== Task statement ==
Repeat every line of the data exactly, but not the pictures.

Start of Material provided

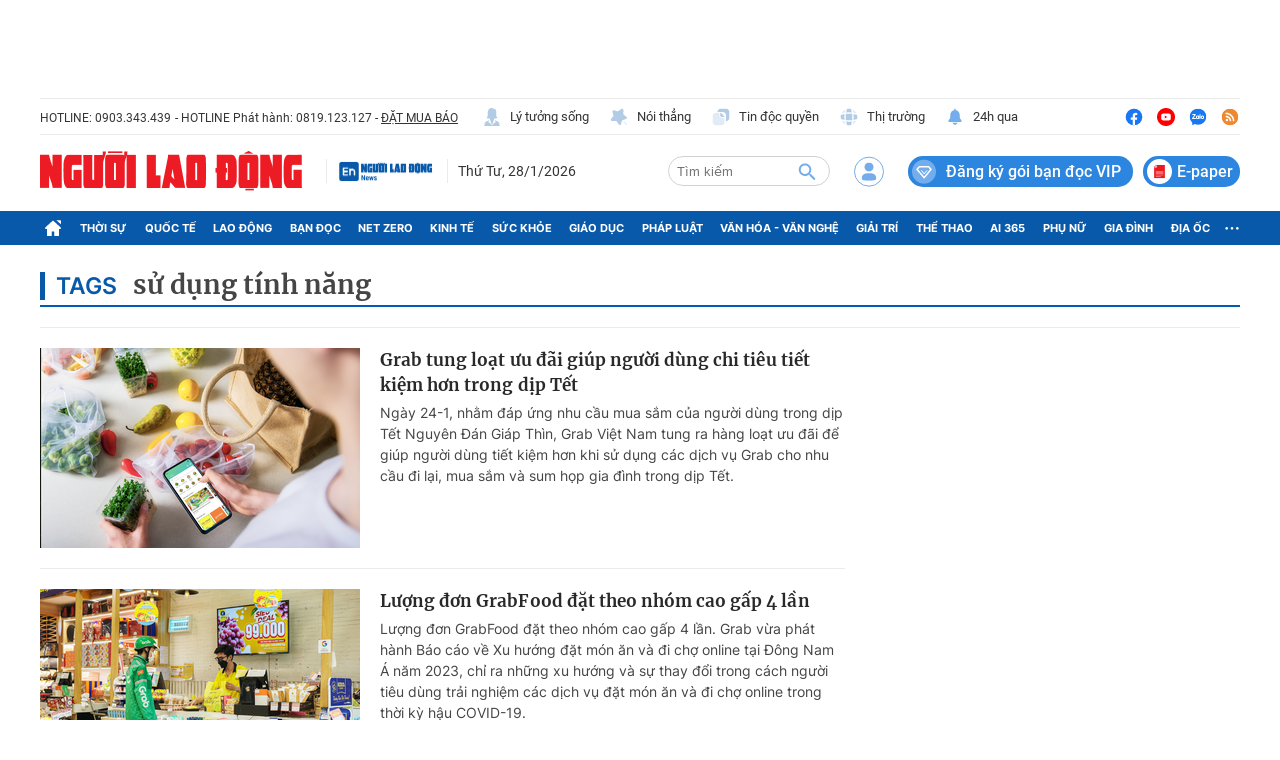

--- FILE ---
content_type: text/html; charset=UTF-8
request_url: https://auto-load-balancer.likr.tw/api/get_client_ip.php
body_size: -135
content:
"3.144.241.106"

End of Material provided

== Output for this task ==
--- FILE ---
content_type: text/html; charset=UTF-8
request_url: https://auto-load-balancer.likr.tw/api/get_client_ip.php
body_size: -135
content:
"3.144.241.106"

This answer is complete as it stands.